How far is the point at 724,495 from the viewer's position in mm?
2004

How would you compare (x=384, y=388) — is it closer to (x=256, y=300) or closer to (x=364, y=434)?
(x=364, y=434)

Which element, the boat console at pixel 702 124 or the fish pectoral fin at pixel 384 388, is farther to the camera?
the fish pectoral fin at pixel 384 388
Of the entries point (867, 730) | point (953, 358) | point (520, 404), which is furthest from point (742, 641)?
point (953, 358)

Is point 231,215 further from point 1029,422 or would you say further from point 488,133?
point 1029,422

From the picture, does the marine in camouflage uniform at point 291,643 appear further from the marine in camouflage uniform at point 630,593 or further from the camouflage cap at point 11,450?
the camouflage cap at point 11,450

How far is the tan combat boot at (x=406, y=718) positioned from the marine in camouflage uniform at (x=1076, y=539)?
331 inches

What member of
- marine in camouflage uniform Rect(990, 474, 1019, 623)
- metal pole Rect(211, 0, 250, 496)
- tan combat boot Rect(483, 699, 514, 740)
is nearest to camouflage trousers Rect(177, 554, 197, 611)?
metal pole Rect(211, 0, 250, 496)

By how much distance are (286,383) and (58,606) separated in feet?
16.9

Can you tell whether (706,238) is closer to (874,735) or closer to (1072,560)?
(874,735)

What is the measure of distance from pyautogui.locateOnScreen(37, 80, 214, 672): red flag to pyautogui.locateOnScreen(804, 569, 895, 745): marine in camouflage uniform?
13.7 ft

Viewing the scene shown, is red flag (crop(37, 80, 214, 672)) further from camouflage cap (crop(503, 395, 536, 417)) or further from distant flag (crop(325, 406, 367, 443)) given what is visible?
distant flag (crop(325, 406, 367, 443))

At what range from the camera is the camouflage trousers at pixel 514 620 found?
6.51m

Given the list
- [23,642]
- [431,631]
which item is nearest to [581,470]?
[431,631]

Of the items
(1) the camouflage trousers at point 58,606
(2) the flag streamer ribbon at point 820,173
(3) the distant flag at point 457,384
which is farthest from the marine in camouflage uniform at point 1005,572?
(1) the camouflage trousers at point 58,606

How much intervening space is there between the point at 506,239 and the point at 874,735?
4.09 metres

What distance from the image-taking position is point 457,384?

▶ [Your task] Reproduce all of the data above, line by line and word for word, with no changes.

▶ [Solution to the exercise]
How far is the point at 724,495 from the viewer's position in mm?
2004

How would you compare (x=384, y=388) — is it closer to (x=256, y=300) or closer to (x=364, y=434)?
(x=364, y=434)

Which element, the boat console at pixel 702 124 or the fish pectoral fin at pixel 384 388, is farther to the camera?
the fish pectoral fin at pixel 384 388
Of the entries point (867, 730) | point (953, 358) | point (520, 404), which is furthest from point (742, 641)?
point (953, 358)

Is point 231,215 further from point 1029,422 or would you say further from point 488,133?
point 1029,422

From the picture, does the marine in camouflage uniform at point 291,643 appear further from the marine in camouflage uniform at point 630,593 or further from the camouflage cap at point 11,450?
the camouflage cap at point 11,450

How far is the tan combat boot at (x=406, y=718) positioned from the marine in camouflage uniform at (x=1076, y=539)?
331 inches

What member of
- marine in camouflage uniform Rect(990, 474, 1019, 623)
- metal pole Rect(211, 0, 250, 496)
- tan combat boot Rect(483, 699, 514, 740)
is nearest to camouflage trousers Rect(177, 554, 197, 611)?
metal pole Rect(211, 0, 250, 496)

By how much distance are (286,383) and (58,606) separated in feet?
16.9

Can you tell whether (706,238) is closer to (874,735) or closer to (1072,560)?
(874,735)

What is the measure of distance from pyautogui.locateOnScreen(37, 80, 214, 672): red flag to pyautogui.locateOnScreen(804, 569, 895, 745): marine in camouflage uniform?
13.7 ft

Viewing the scene shown, is red flag (crop(37, 80, 214, 672)) further from camouflage cap (crop(503, 395, 536, 417)) or further from distant flag (crop(325, 406, 367, 443)) given what is visible?
distant flag (crop(325, 406, 367, 443))

At what range from the camera is the camouflage trousers at pixel 514 620 found?
6.51m

Given the list
- [23,642]
- [431,631]
which item is nearest to [581,470]?
[431,631]

Of the items
(1) the camouflage trousers at point 58,606
(2) the flag streamer ribbon at point 820,173
(3) the distant flag at point 457,384
which is farthest from the marine in camouflage uniform at point 1005,572?
(1) the camouflage trousers at point 58,606

How much intervening space is there between the point at 506,239 and the point at 874,735?
4.09 metres

What distance from the image-taking position is point 457,384?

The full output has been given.